A jornada terminou com um belo concerto do Rao Kiao, o raio do homem só melhora com a idade, e depois cada qual foi à vida que amanhã, hoje é dia de trabalho.
Mas não resisto a contar que Matosinhos foi durante uma breve tarde, local de encontro de vários bloggers (ou bloggueurs, Manuel António Pina?) porque apareceu o fugidio Coutinho Ribeiro, de filho (João) a tiracolo, o miúdo também já tem um blog, vejam lá, também é verdade que filho de peixe.... E o leitor Ferreira anunciou que também se estabeleceu por conta própria na blogoesfera, mas continue a visitar-nos, Ferreirinha, e mande a direcção do blog, homem! E o Fernando Venâncio, do “vitamina” também cá estava, ou seja, para o ano fazemos um congresso, em Matosinhos talvez a Câmara, tão porreirinha, nos ofereça um almocinho, pelo menos tão bom quanto o de ontem, na Boa Nova. Fica o recado, que de certeza, haverá quem o entregue... Nem falo da Kami, nossa venerada administradora nem do José António Barreiros que tem vários blogs, todos bons ainda por cima, que inveja. Ou seja estávamos bem representados mesmo se o incursões registasse uma ligeira maioria de participantes.
E pronto, chega de reportagem, que ninguém me paga o desgaste de material. Hoje é dia do Livro. Força, leiam um livrinho e que vos saiba! E que vos alegre a alma ou lá o que temos, um livro mesmo pequenino, tem muita serventia nem que seja para amparar o pé manco de uma mesa.

Na gravura: Três cachimbos de Carelman (Catalogo dos objectos impossíveis), a saber e de cima para baixo: cachimbo com fornilho posterior para fumadores que se incomodam com o fumo; cachimbo de fornilho alto para efeitos semelhantes; cachimbo duplo para apreciadores de misturas, basta pôr tabacos diferentes em cada fornilho e dar ao pulmão.Esta gravura é obviamente um sinal de preito e menagem ao Manuel.

2 comentários:

O meu olhar disse...

Olá MCR. Tenho pena de não ter ido a Matosinhos. Bem tentamos acelerar para chegar a tempo ao Porto mas, nada feito. Na Serra o tempo tem outra dimensão e quando damos conta… é sempre tarde para tudo o mais. Gostava muito de estar convosco. Quando a Kami ligou disse logo que sim, que ia. Paciência. Temos que marcar um almoço ou um jantar.
Um abraço

ferreira disse...

Marcelo...Fim de tarde e noite...para lembrar...maravilhoso!
ah, gostei de conhecer a Kamikaze e JAB.
De estar consigo é aquela ...cumplicidade.

• [Enunciado]: Que cachimbos aparecem na gravura descrita no texto apresentado? Liste-os de cima para baixo, com a finalidade de cada um.

(Itens de um conjunto de dados)
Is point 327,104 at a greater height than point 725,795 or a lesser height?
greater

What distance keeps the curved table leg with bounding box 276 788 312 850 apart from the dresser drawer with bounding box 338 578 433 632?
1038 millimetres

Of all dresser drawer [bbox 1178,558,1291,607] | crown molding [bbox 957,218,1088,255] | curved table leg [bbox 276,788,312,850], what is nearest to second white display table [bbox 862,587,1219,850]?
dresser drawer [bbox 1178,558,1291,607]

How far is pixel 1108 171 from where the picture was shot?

...

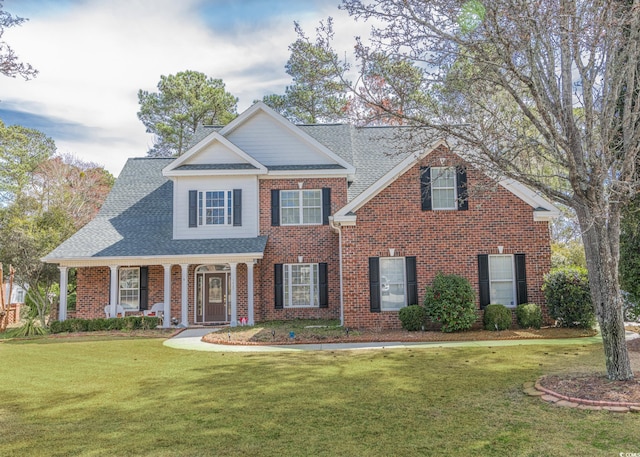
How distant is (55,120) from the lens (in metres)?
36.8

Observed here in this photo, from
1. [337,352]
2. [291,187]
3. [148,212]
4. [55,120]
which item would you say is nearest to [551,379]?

• [Resultado]:
1. Cachimbo com fornilho posterior, para fumadores que se incomodam com o fumo.
2. Cachimbo de fornilho alto, para efeitos semelhantes.
3. Cachimbo duplo, para apreciadores de misturas: basta pôr tabacos diferentes em cada fornilho.